Filho da Mãe é capaz de ser desconhecido. Mas o guitarrista e membro de If Lucy Fell, I Had Plans ou Asneira, Rui Carvalho, já não será tão desconhecido – Rui Carvalho é Filho da Mãe. Vivendo da guitarra clássica, artilhada esta para explodir em ritmos próximos dos clássicos da viola erudita, com piscadelas a um estilo mais português, como o de Carlos Paredes, Filho da Mãe padece da simultaneidade de ser filho e mãe ao mesmo tempo. Não havendo essa destrinça, e à falta de pai, perde-se muito numa repetibilidade, que dá a sensação de, se ligada a guitarra a um amplificador, facilmente se transformar o conjunto das notas em algo próximo das sonoridades math-rock.
Talvez o palco da ZDB não seja o melhor para um género peculiar como este; talvez fosse do mau tempo, que mesmo com um Sobretudo (uma das músicas tocadas) não deixou de incomodar, e as palavras proferidas deixaram-no claro; talvez fosse por estar um pouco distante do chamariz da noite, os Cave – o certo é que foi uma prestação aqui e ali com uns momentos inseguros, acabando mesmo algo abruptamente. Fica a dúvida de onde estará afinal o transformador.
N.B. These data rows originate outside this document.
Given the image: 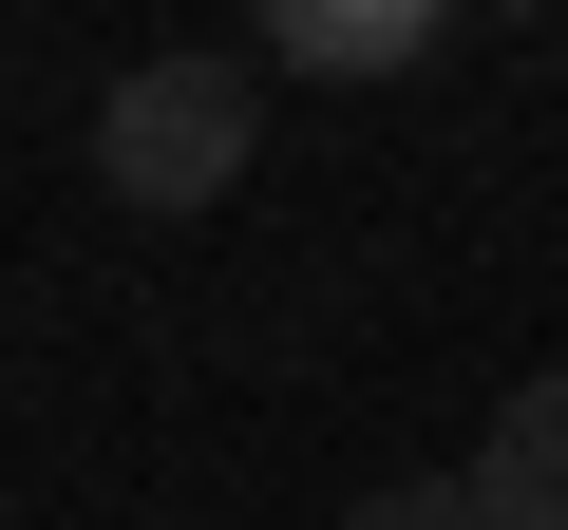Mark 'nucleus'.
I'll return each instance as SVG.
<instances>
[{
  "instance_id": "nucleus-3",
  "label": "nucleus",
  "mask_w": 568,
  "mask_h": 530,
  "mask_svg": "<svg viewBox=\"0 0 568 530\" xmlns=\"http://www.w3.org/2000/svg\"><path fill=\"white\" fill-rule=\"evenodd\" d=\"M455 0H265V58L284 77H417Z\"/></svg>"
},
{
  "instance_id": "nucleus-4",
  "label": "nucleus",
  "mask_w": 568,
  "mask_h": 530,
  "mask_svg": "<svg viewBox=\"0 0 568 530\" xmlns=\"http://www.w3.org/2000/svg\"><path fill=\"white\" fill-rule=\"evenodd\" d=\"M342 530H493V511H474V473H379Z\"/></svg>"
},
{
  "instance_id": "nucleus-2",
  "label": "nucleus",
  "mask_w": 568,
  "mask_h": 530,
  "mask_svg": "<svg viewBox=\"0 0 568 530\" xmlns=\"http://www.w3.org/2000/svg\"><path fill=\"white\" fill-rule=\"evenodd\" d=\"M474 511H493V530H568V360L493 398V436H474Z\"/></svg>"
},
{
  "instance_id": "nucleus-5",
  "label": "nucleus",
  "mask_w": 568,
  "mask_h": 530,
  "mask_svg": "<svg viewBox=\"0 0 568 530\" xmlns=\"http://www.w3.org/2000/svg\"><path fill=\"white\" fill-rule=\"evenodd\" d=\"M493 20H530V0H493Z\"/></svg>"
},
{
  "instance_id": "nucleus-1",
  "label": "nucleus",
  "mask_w": 568,
  "mask_h": 530,
  "mask_svg": "<svg viewBox=\"0 0 568 530\" xmlns=\"http://www.w3.org/2000/svg\"><path fill=\"white\" fill-rule=\"evenodd\" d=\"M246 152H265V77H246V58H152V77H114V95H95V190H114L133 227L227 208V190H246Z\"/></svg>"
}]
</instances>
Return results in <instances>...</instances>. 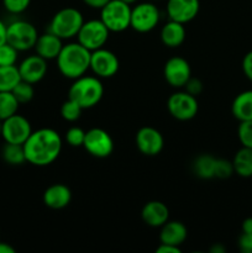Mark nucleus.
Masks as SVG:
<instances>
[{
  "instance_id": "nucleus-6",
  "label": "nucleus",
  "mask_w": 252,
  "mask_h": 253,
  "mask_svg": "<svg viewBox=\"0 0 252 253\" xmlns=\"http://www.w3.org/2000/svg\"><path fill=\"white\" fill-rule=\"evenodd\" d=\"M39 39L37 29L26 20H15L6 27V42L19 52L34 48Z\"/></svg>"
},
{
  "instance_id": "nucleus-43",
  "label": "nucleus",
  "mask_w": 252,
  "mask_h": 253,
  "mask_svg": "<svg viewBox=\"0 0 252 253\" xmlns=\"http://www.w3.org/2000/svg\"><path fill=\"white\" fill-rule=\"evenodd\" d=\"M225 251H226V249H225L221 244H215L214 246L210 249V252L211 253H224Z\"/></svg>"
},
{
  "instance_id": "nucleus-18",
  "label": "nucleus",
  "mask_w": 252,
  "mask_h": 253,
  "mask_svg": "<svg viewBox=\"0 0 252 253\" xmlns=\"http://www.w3.org/2000/svg\"><path fill=\"white\" fill-rule=\"evenodd\" d=\"M42 199H43V204L49 209L61 210L68 207L71 203L72 192L67 185L57 183V184L49 185L44 190Z\"/></svg>"
},
{
  "instance_id": "nucleus-21",
  "label": "nucleus",
  "mask_w": 252,
  "mask_h": 253,
  "mask_svg": "<svg viewBox=\"0 0 252 253\" xmlns=\"http://www.w3.org/2000/svg\"><path fill=\"white\" fill-rule=\"evenodd\" d=\"M185 27L180 22L169 20L165 26L161 29V41L165 46L169 48H177L185 40Z\"/></svg>"
},
{
  "instance_id": "nucleus-14",
  "label": "nucleus",
  "mask_w": 252,
  "mask_h": 253,
  "mask_svg": "<svg viewBox=\"0 0 252 253\" xmlns=\"http://www.w3.org/2000/svg\"><path fill=\"white\" fill-rule=\"evenodd\" d=\"M136 147L142 155L153 157L162 152L165 147V138L162 133L155 127L143 126L136 133Z\"/></svg>"
},
{
  "instance_id": "nucleus-40",
  "label": "nucleus",
  "mask_w": 252,
  "mask_h": 253,
  "mask_svg": "<svg viewBox=\"0 0 252 253\" xmlns=\"http://www.w3.org/2000/svg\"><path fill=\"white\" fill-rule=\"evenodd\" d=\"M241 230L242 232H246V234H252V216L246 217V219L242 221Z\"/></svg>"
},
{
  "instance_id": "nucleus-19",
  "label": "nucleus",
  "mask_w": 252,
  "mask_h": 253,
  "mask_svg": "<svg viewBox=\"0 0 252 253\" xmlns=\"http://www.w3.org/2000/svg\"><path fill=\"white\" fill-rule=\"evenodd\" d=\"M62 41L63 40L59 39L58 36L47 31L43 35H39V39H37L34 48L36 51V54H39L46 61H51V59H56L58 57L59 52L63 47Z\"/></svg>"
},
{
  "instance_id": "nucleus-1",
  "label": "nucleus",
  "mask_w": 252,
  "mask_h": 253,
  "mask_svg": "<svg viewBox=\"0 0 252 253\" xmlns=\"http://www.w3.org/2000/svg\"><path fill=\"white\" fill-rule=\"evenodd\" d=\"M26 162L46 167L58 158L62 151V137L56 130L42 127L32 131L24 143Z\"/></svg>"
},
{
  "instance_id": "nucleus-16",
  "label": "nucleus",
  "mask_w": 252,
  "mask_h": 253,
  "mask_svg": "<svg viewBox=\"0 0 252 253\" xmlns=\"http://www.w3.org/2000/svg\"><path fill=\"white\" fill-rule=\"evenodd\" d=\"M21 76V81L27 82V83L36 84L44 78L48 71L47 61L39 54L29 56L21 61V63L17 66Z\"/></svg>"
},
{
  "instance_id": "nucleus-12",
  "label": "nucleus",
  "mask_w": 252,
  "mask_h": 253,
  "mask_svg": "<svg viewBox=\"0 0 252 253\" xmlns=\"http://www.w3.org/2000/svg\"><path fill=\"white\" fill-rule=\"evenodd\" d=\"M120 68V62L118 56L113 51L106 48H99L91 51L90 54V71L98 78H111L118 73Z\"/></svg>"
},
{
  "instance_id": "nucleus-31",
  "label": "nucleus",
  "mask_w": 252,
  "mask_h": 253,
  "mask_svg": "<svg viewBox=\"0 0 252 253\" xmlns=\"http://www.w3.org/2000/svg\"><path fill=\"white\" fill-rule=\"evenodd\" d=\"M237 137L242 147L252 148V120L240 123L237 128Z\"/></svg>"
},
{
  "instance_id": "nucleus-38",
  "label": "nucleus",
  "mask_w": 252,
  "mask_h": 253,
  "mask_svg": "<svg viewBox=\"0 0 252 253\" xmlns=\"http://www.w3.org/2000/svg\"><path fill=\"white\" fill-rule=\"evenodd\" d=\"M157 253H180L182 250L178 246H173V245H167V244H161L160 246L156 249Z\"/></svg>"
},
{
  "instance_id": "nucleus-13",
  "label": "nucleus",
  "mask_w": 252,
  "mask_h": 253,
  "mask_svg": "<svg viewBox=\"0 0 252 253\" xmlns=\"http://www.w3.org/2000/svg\"><path fill=\"white\" fill-rule=\"evenodd\" d=\"M163 76L166 82L173 88H183L192 77L189 62L179 56L172 57L165 63Z\"/></svg>"
},
{
  "instance_id": "nucleus-36",
  "label": "nucleus",
  "mask_w": 252,
  "mask_h": 253,
  "mask_svg": "<svg viewBox=\"0 0 252 253\" xmlns=\"http://www.w3.org/2000/svg\"><path fill=\"white\" fill-rule=\"evenodd\" d=\"M237 246L242 253H252V234L242 232L237 241Z\"/></svg>"
},
{
  "instance_id": "nucleus-8",
  "label": "nucleus",
  "mask_w": 252,
  "mask_h": 253,
  "mask_svg": "<svg viewBox=\"0 0 252 253\" xmlns=\"http://www.w3.org/2000/svg\"><path fill=\"white\" fill-rule=\"evenodd\" d=\"M161 20L160 9L153 2H138L131 9L130 27L140 34L152 31Z\"/></svg>"
},
{
  "instance_id": "nucleus-27",
  "label": "nucleus",
  "mask_w": 252,
  "mask_h": 253,
  "mask_svg": "<svg viewBox=\"0 0 252 253\" xmlns=\"http://www.w3.org/2000/svg\"><path fill=\"white\" fill-rule=\"evenodd\" d=\"M19 105V101L11 91H0V121L16 114Z\"/></svg>"
},
{
  "instance_id": "nucleus-2",
  "label": "nucleus",
  "mask_w": 252,
  "mask_h": 253,
  "mask_svg": "<svg viewBox=\"0 0 252 253\" xmlns=\"http://www.w3.org/2000/svg\"><path fill=\"white\" fill-rule=\"evenodd\" d=\"M90 54L91 52L79 42L63 44L56 58L59 73L72 81L84 76L90 68Z\"/></svg>"
},
{
  "instance_id": "nucleus-32",
  "label": "nucleus",
  "mask_w": 252,
  "mask_h": 253,
  "mask_svg": "<svg viewBox=\"0 0 252 253\" xmlns=\"http://www.w3.org/2000/svg\"><path fill=\"white\" fill-rule=\"evenodd\" d=\"M85 132L82 127L78 126H72L66 132V141L72 147H83L84 138H85Z\"/></svg>"
},
{
  "instance_id": "nucleus-33",
  "label": "nucleus",
  "mask_w": 252,
  "mask_h": 253,
  "mask_svg": "<svg viewBox=\"0 0 252 253\" xmlns=\"http://www.w3.org/2000/svg\"><path fill=\"white\" fill-rule=\"evenodd\" d=\"M234 166L232 161L225 160V158H217L216 169H215V178L216 179H227L234 174Z\"/></svg>"
},
{
  "instance_id": "nucleus-10",
  "label": "nucleus",
  "mask_w": 252,
  "mask_h": 253,
  "mask_svg": "<svg viewBox=\"0 0 252 253\" xmlns=\"http://www.w3.org/2000/svg\"><path fill=\"white\" fill-rule=\"evenodd\" d=\"M83 147L93 157L106 158L113 153L114 140L104 128L93 127L85 132Z\"/></svg>"
},
{
  "instance_id": "nucleus-37",
  "label": "nucleus",
  "mask_w": 252,
  "mask_h": 253,
  "mask_svg": "<svg viewBox=\"0 0 252 253\" xmlns=\"http://www.w3.org/2000/svg\"><path fill=\"white\" fill-rule=\"evenodd\" d=\"M242 72H244L245 77L252 82V51L247 52L242 59Z\"/></svg>"
},
{
  "instance_id": "nucleus-42",
  "label": "nucleus",
  "mask_w": 252,
  "mask_h": 253,
  "mask_svg": "<svg viewBox=\"0 0 252 253\" xmlns=\"http://www.w3.org/2000/svg\"><path fill=\"white\" fill-rule=\"evenodd\" d=\"M0 253H15V249L6 242H0Z\"/></svg>"
},
{
  "instance_id": "nucleus-35",
  "label": "nucleus",
  "mask_w": 252,
  "mask_h": 253,
  "mask_svg": "<svg viewBox=\"0 0 252 253\" xmlns=\"http://www.w3.org/2000/svg\"><path fill=\"white\" fill-rule=\"evenodd\" d=\"M185 89V91L192 95L198 96L199 94L203 93V89H204V85H203V82L200 81L199 78H195V77H190L189 81L185 83V85L183 86Z\"/></svg>"
},
{
  "instance_id": "nucleus-22",
  "label": "nucleus",
  "mask_w": 252,
  "mask_h": 253,
  "mask_svg": "<svg viewBox=\"0 0 252 253\" xmlns=\"http://www.w3.org/2000/svg\"><path fill=\"white\" fill-rule=\"evenodd\" d=\"M231 113L236 120H252V90L241 91L235 96L231 104Z\"/></svg>"
},
{
  "instance_id": "nucleus-34",
  "label": "nucleus",
  "mask_w": 252,
  "mask_h": 253,
  "mask_svg": "<svg viewBox=\"0 0 252 253\" xmlns=\"http://www.w3.org/2000/svg\"><path fill=\"white\" fill-rule=\"evenodd\" d=\"M31 4V0H2L5 10L12 15H19L26 11Z\"/></svg>"
},
{
  "instance_id": "nucleus-30",
  "label": "nucleus",
  "mask_w": 252,
  "mask_h": 253,
  "mask_svg": "<svg viewBox=\"0 0 252 253\" xmlns=\"http://www.w3.org/2000/svg\"><path fill=\"white\" fill-rule=\"evenodd\" d=\"M19 51L10 43L0 46V66H16Z\"/></svg>"
},
{
  "instance_id": "nucleus-20",
  "label": "nucleus",
  "mask_w": 252,
  "mask_h": 253,
  "mask_svg": "<svg viewBox=\"0 0 252 253\" xmlns=\"http://www.w3.org/2000/svg\"><path fill=\"white\" fill-rule=\"evenodd\" d=\"M188 230L185 225L180 221H169L168 220L163 226H161L160 241L161 244L173 245L179 247L187 240Z\"/></svg>"
},
{
  "instance_id": "nucleus-7",
  "label": "nucleus",
  "mask_w": 252,
  "mask_h": 253,
  "mask_svg": "<svg viewBox=\"0 0 252 253\" xmlns=\"http://www.w3.org/2000/svg\"><path fill=\"white\" fill-rule=\"evenodd\" d=\"M110 31L108 27L103 24L100 19H93L89 21H84L79 30L77 39L79 43L85 47L89 51H95V49L103 48L108 42Z\"/></svg>"
},
{
  "instance_id": "nucleus-39",
  "label": "nucleus",
  "mask_w": 252,
  "mask_h": 253,
  "mask_svg": "<svg viewBox=\"0 0 252 253\" xmlns=\"http://www.w3.org/2000/svg\"><path fill=\"white\" fill-rule=\"evenodd\" d=\"M109 1H110V0H83V2L86 5V6L91 7V9H99V10L103 9Z\"/></svg>"
},
{
  "instance_id": "nucleus-28",
  "label": "nucleus",
  "mask_w": 252,
  "mask_h": 253,
  "mask_svg": "<svg viewBox=\"0 0 252 253\" xmlns=\"http://www.w3.org/2000/svg\"><path fill=\"white\" fill-rule=\"evenodd\" d=\"M84 109L81 105L73 101L72 99H67L61 106V116L63 120L68 121V123H74V121L79 120L82 116Z\"/></svg>"
},
{
  "instance_id": "nucleus-9",
  "label": "nucleus",
  "mask_w": 252,
  "mask_h": 253,
  "mask_svg": "<svg viewBox=\"0 0 252 253\" xmlns=\"http://www.w3.org/2000/svg\"><path fill=\"white\" fill-rule=\"evenodd\" d=\"M167 109L172 118L179 121H189L197 116L199 110L197 96L185 90L175 91L168 98Z\"/></svg>"
},
{
  "instance_id": "nucleus-15",
  "label": "nucleus",
  "mask_w": 252,
  "mask_h": 253,
  "mask_svg": "<svg viewBox=\"0 0 252 253\" xmlns=\"http://www.w3.org/2000/svg\"><path fill=\"white\" fill-rule=\"evenodd\" d=\"M199 10V0H167L166 5L168 19L183 25L194 20Z\"/></svg>"
},
{
  "instance_id": "nucleus-41",
  "label": "nucleus",
  "mask_w": 252,
  "mask_h": 253,
  "mask_svg": "<svg viewBox=\"0 0 252 253\" xmlns=\"http://www.w3.org/2000/svg\"><path fill=\"white\" fill-rule=\"evenodd\" d=\"M6 27L7 25L0 20V46L6 43Z\"/></svg>"
},
{
  "instance_id": "nucleus-23",
  "label": "nucleus",
  "mask_w": 252,
  "mask_h": 253,
  "mask_svg": "<svg viewBox=\"0 0 252 253\" xmlns=\"http://www.w3.org/2000/svg\"><path fill=\"white\" fill-rule=\"evenodd\" d=\"M216 160L212 155H199L193 162V172L200 179H214L216 169Z\"/></svg>"
},
{
  "instance_id": "nucleus-44",
  "label": "nucleus",
  "mask_w": 252,
  "mask_h": 253,
  "mask_svg": "<svg viewBox=\"0 0 252 253\" xmlns=\"http://www.w3.org/2000/svg\"><path fill=\"white\" fill-rule=\"evenodd\" d=\"M123 1H125L126 4H128V5H132V4H135V2H137L138 0H123Z\"/></svg>"
},
{
  "instance_id": "nucleus-24",
  "label": "nucleus",
  "mask_w": 252,
  "mask_h": 253,
  "mask_svg": "<svg viewBox=\"0 0 252 253\" xmlns=\"http://www.w3.org/2000/svg\"><path fill=\"white\" fill-rule=\"evenodd\" d=\"M234 172L241 178L252 177V148L241 147L232 158Z\"/></svg>"
},
{
  "instance_id": "nucleus-25",
  "label": "nucleus",
  "mask_w": 252,
  "mask_h": 253,
  "mask_svg": "<svg viewBox=\"0 0 252 253\" xmlns=\"http://www.w3.org/2000/svg\"><path fill=\"white\" fill-rule=\"evenodd\" d=\"M20 81L17 66H0V91H12Z\"/></svg>"
},
{
  "instance_id": "nucleus-26",
  "label": "nucleus",
  "mask_w": 252,
  "mask_h": 253,
  "mask_svg": "<svg viewBox=\"0 0 252 253\" xmlns=\"http://www.w3.org/2000/svg\"><path fill=\"white\" fill-rule=\"evenodd\" d=\"M1 157L7 165H11V166L22 165V163L26 162L24 145L5 142L4 147H2L1 150Z\"/></svg>"
},
{
  "instance_id": "nucleus-29",
  "label": "nucleus",
  "mask_w": 252,
  "mask_h": 253,
  "mask_svg": "<svg viewBox=\"0 0 252 253\" xmlns=\"http://www.w3.org/2000/svg\"><path fill=\"white\" fill-rule=\"evenodd\" d=\"M19 104H27L34 99L35 96V89L34 84L27 83L25 81H20L19 84L12 89L11 91Z\"/></svg>"
},
{
  "instance_id": "nucleus-17",
  "label": "nucleus",
  "mask_w": 252,
  "mask_h": 253,
  "mask_svg": "<svg viewBox=\"0 0 252 253\" xmlns=\"http://www.w3.org/2000/svg\"><path fill=\"white\" fill-rule=\"evenodd\" d=\"M141 217L148 226L161 227L169 220V210L165 203L152 200L143 205L141 210Z\"/></svg>"
},
{
  "instance_id": "nucleus-5",
  "label": "nucleus",
  "mask_w": 252,
  "mask_h": 253,
  "mask_svg": "<svg viewBox=\"0 0 252 253\" xmlns=\"http://www.w3.org/2000/svg\"><path fill=\"white\" fill-rule=\"evenodd\" d=\"M131 9L123 0H110L100 9V20L110 32H123L130 27Z\"/></svg>"
},
{
  "instance_id": "nucleus-4",
  "label": "nucleus",
  "mask_w": 252,
  "mask_h": 253,
  "mask_svg": "<svg viewBox=\"0 0 252 253\" xmlns=\"http://www.w3.org/2000/svg\"><path fill=\"white\" fill-rule=\"evenodd\" d=\"M83 24V14L78 9L71 6L63 7L53 15L47 31L52 32L62 40H71L77 37Z\"/></svg>"
},
{
  "instance_id": "nucleus-3",
  "label": "nucleus",
  "mask_w": 252,
  "mask_h": 253,
  "mask_svg": "<svg viewBox=\"0 0 252 253\" xmlns=\"http://www.w3.org/2000/svg\"><path fill=\"white\" fill-rule=\"evenodd\" d=\"M104 95V85L100 78L91 76H82L74 79L68 90V98L85 109L94 108L100 103Z\"/></svg>"
},
{
  "instance_id": "nucleus-11",
  "label": "nucleus",
  "mask_w": 252,
  "mask_h": 253,
  "mask_svg": "<svg viewBox=\"0 0 252 253\" xmlns=\"http://www.w3.org/2000/svg\"><path fill=\"white\" fill-rule=\"evenodd\" d=\"M31 132L32 127L30 121L25 116L19 115L17 113L1 121V133L0 135L7 143L24 145Z\"/></svg>"
}]
</instances>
Os Cave vinham como se tivessem saído da gruta e se quisessem deslocar até a uma bela praia. Azar o deles, um sítio bom para protecção segura de tamanha tempestade que se abate sobre Lisboa, é mesmo uma gruta.
Conjugando a vontade e absorvendo a necessidade, a banda de Chicago composta por Rotten Milk (teclista e vocalista), Cooper Crain (guitarrista e teclista), Dan Browning (baixista) e Rex McMurry (baterista), e perante uma ZDB a meio gás, mas bem povoada, em termos de público, passeou o seu rock psicadélico meio drone que, com os seus teclados característicos da época dos 60, na cartilha de The Doors, espalhou o cheiro da Califórnia, uma inevitável Califórnia onde as sombras de uma beat-generation ainda cruzam os sítios esconsos iluminados.
Com uma fogueira que aquece até às entranhas almas intoxicadas com alucinogénicos, ondas a bater em forma simetricamente alinhadas numa areia mais fina que as células da epiderme humana, conversas sobre o absurdo do quotidiano e a estranheza da vida e dos sentimentos humanos – cenário obviamente imaginário – os Cave transportam-nos para um tempo passado, embora com as devidas actualizações, num combinado entre algumas formas mais alternativas do rock, seja o stoner, seja o drone mais na vertente de uns Boris.
Em alinhamento atravessado na maioria pelas texturas do primeiro disco da banda,Hunt Like Devil/Jamz (2008), esperava-se talvez um maior envolvimento de Psychic Psummer de 2009, responsável porventura pela mudança da banda da Important Records para a Drag City Records, e pela chamada dos Cave a muitos importantes Festivais. E não fosse este detalhe essencial, e apesar dos cerca de 50 intensos minutos de acentuado martelamento vibrante sonoro, teria sido uma noite em que talvez não se chegasse a casa ainda a pensar tanto no raio da chuva que não parava de cair, e na roupa e corpo molhado por esta.
Mas ficam as danças aleatórias nos momentos de improvisação psicadélica, ficam os sabores agridoce pela agressividade instrumental e leveza das vocalizações, ficam as viagens pelas paisagens diversas que as camadas cruzadas de psicadelismo, rock e drone proporcionam, fica a sensação que ninguém saiu desiludido da sua própria expectativa…fica a ideia de que os Cave devem voltar o mais rápido possível porque sabem dissolver a chuva bem antes que esta atinja o solo com toda a sua intensidade.